▸ **課題 1**
特商法改正に関する文書のうち、「12月14日に行われた第17回特商法専門調査会ではこのような結論が下されました。」から「まう事態も考えられたのです。」までの部分を一字一句変えずに書き写してください。

全体としては意見の一致を見なかった。特定商取引法に基づく表示義務の徹底や、虚偽・誇大広告に対する厳格な執行を行いつつ、平成26年に改正が行われた不当景品類及び不当表示防止法(昭和37年法律第134号)の執行・運用状況や消費者契約法の適用の状況等も踏まえながら、必要に応じて、検討が行われることが期待される

12月14日に行われた第17回特商法専門調査会ではこのような結論が下されました。

わかりやすい例で示すと、広告(ECサイトの商品紹介ページやネット広告、チラシやカタログなども含まれる)に記載された商品イメージや情報と、実際に手元に届いた商品が“まったく違う”と消費者が主張した場合、“虚偽・誇大広告”として注文を取り消せるようにしようと見直しが進められていました。

これは、消費者契約の中で通信販売だけ標的として問題に取り上げ、見直しが進められてきたのです。

このような法改正が実現されると、消費者は合理的な根拠を示さずに独自の主観だけで不当表示であることを主張すれば、簡単に商品の返品要求ができるようになるわけで、通販・EC事業者にとっては返品特約を表示する意味がなくなってしまう事態も考えられたのです。

虚偽・誇大広告に関するトラブルが格別多いわけでもないのに、通販・ECだけが標的にされた格好であり、業界内からは「民法(詐欺、債務不履行、不法行為)で対応すべきであり、特商法の通信販売にそのような規定を導入することには反対」という声があがっていました。

さて、今回の取りまとめでは「必要に応じて検討が行われることが期待される」と言及されています。

「次の改正」があるかどうかは不明ですが、特にネット通販は右肩上がりの産業ですので何かトラブルが発生すれば、消費者団体などから「やっぱり規制強化すべき!」という声があがってくるでしょう。消費者契約法の「勧誘」概念の拡大に関する議論も主にネット通販を念頭に置いたものと思われますので、引き続き注視する必要があります。

この問題を追い続けている一般社団法人ECネットワークの沢田登志子理事は次のような言葉を、広告や通販・ECに関わる事業者に投げかけています。

事業者の皆さん今までも十分気を付けていると思いますが、今後は、ターゲティング広告なども含めて、広告全般の記載や広告そのものの振る舞いに一層気を付けて欲しいです。規制強化のきっかけは“悪質な事業者”ですが、「自分たちは真面目にやっているから関係ない(こんな議論は迷惑なだけ)」ではなく、業界全体の努力で悪質な業者を市場から排除する、といったことも考えて、声を上げて欲しいです。

広告規制の強化は見送りへ。通販・ECの人は知っておくべき特商法改正の最新動向③
第1回 特商法専門調査会の様子

通信販売事業者への表示義務事項の追加

経済産業省産業構造審議会商務流通情報分科会割賦販売小委員会が取りまとめた割賦販売法の見直しで、加盟店契約を行うカード会社(アクワイヤラー)と決済代行会社に登録義務が課されることになりました。

これを受けて、特商法表示義務事項に、ECサイトが加盟店契約を締結している「アクワイヤラー・決済代行会社に関する情報」を追加する、といったことが論点になっていましたが、今回はこれも見送られました

ショッピングモールへの規制

直ちにインターネットモール事業者に対して特定商取引法上の特別な義務を課す必要はないと思われる。今後、自主的な取組の成果やトラブルの推移等を見ながら、必要に応じて、別途検討を行うことが期待される

特商法専門調査会が出したインターネットモール事業者の取り扱いに関する結論です。

▸ **課題 2**
一覧の中で文字列「viewer」を含む行をすべて特定し、そのまま書き出してください。大文字と小文字は区別されます。

▸ **データ一覧**
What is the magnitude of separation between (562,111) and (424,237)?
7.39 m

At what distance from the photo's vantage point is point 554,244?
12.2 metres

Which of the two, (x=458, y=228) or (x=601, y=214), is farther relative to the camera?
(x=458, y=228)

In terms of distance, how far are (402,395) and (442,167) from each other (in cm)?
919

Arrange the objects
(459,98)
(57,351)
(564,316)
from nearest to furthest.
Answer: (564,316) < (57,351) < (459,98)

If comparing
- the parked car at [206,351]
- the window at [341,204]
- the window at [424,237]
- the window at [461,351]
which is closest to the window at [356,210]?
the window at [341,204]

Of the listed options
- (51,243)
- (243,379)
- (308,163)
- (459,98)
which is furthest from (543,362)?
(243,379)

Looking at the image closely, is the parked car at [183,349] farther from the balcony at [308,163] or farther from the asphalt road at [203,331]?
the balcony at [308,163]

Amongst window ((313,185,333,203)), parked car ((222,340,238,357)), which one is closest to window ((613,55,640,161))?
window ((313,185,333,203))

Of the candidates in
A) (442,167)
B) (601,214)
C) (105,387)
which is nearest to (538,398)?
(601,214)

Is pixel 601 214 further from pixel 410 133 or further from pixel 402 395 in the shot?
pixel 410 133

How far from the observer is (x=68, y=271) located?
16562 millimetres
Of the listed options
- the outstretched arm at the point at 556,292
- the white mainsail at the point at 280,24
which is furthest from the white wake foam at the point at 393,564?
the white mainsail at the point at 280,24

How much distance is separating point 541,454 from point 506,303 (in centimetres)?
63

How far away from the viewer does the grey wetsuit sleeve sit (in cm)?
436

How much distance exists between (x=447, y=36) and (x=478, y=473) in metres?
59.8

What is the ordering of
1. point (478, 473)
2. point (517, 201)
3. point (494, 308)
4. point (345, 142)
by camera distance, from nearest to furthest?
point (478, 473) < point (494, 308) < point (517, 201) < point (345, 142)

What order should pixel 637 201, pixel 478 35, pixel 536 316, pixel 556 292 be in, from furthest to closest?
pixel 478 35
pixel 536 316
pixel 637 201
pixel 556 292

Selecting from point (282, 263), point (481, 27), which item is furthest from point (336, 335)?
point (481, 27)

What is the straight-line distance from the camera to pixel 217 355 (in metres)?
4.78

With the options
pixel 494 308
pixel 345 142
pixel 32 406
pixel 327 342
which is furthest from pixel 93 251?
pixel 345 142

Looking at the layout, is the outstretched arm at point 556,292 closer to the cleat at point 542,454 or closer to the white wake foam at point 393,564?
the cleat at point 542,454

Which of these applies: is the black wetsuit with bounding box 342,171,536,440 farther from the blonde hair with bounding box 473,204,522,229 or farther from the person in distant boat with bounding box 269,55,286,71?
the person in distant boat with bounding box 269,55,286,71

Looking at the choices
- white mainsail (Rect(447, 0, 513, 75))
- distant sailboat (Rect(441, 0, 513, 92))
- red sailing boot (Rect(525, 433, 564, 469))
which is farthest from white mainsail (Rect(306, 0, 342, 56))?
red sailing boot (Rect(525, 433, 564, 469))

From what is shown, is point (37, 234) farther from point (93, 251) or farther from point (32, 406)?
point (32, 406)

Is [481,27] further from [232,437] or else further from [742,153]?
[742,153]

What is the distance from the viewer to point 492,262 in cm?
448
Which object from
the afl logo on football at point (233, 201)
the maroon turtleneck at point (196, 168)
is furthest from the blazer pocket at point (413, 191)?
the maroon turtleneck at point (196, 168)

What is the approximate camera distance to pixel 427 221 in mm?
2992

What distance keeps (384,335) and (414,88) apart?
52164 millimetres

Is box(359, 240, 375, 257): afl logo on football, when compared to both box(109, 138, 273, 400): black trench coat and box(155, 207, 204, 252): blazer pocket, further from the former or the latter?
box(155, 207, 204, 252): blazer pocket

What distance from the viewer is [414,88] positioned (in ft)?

▸ **解答 1**
12月14日に行われた第17回特商法専門調査会ではこのような結論が下されました。

わかりやすい例で示すと、広告(ECサイトの商品紹介ページやネット広告、チラシやカタログなども含まれる)に記載された商品イメージや情報と、実際に手元に届いた商品が“まったく違う”と消費者が主張した場合、“虚偽・誇大広告”として注文を取り消せるようにしようと見直しが進められていました。

これは、消費者契約の中で通信販売だけ標的として問題に取り上げ、見直しが進められてきたのです。

このような法改正が実現されると、消費者は合理的な根拠を示さずに独自の主観だけで不当表示であることを主張すれば、簡単に商品の返品要求ができるようになるわけで、通販・EC事業者にとっては返品特約を表示する意味がなくなってしまう事態も考えられたのです。

▸ **解答 2**
How far away from the viewer does the grey wetsuit sleeve sit (in cm)?
What is the distance from the viewer to point 492,262 in cm?
What distance from the viewer is [414,88] positioned (in ft)?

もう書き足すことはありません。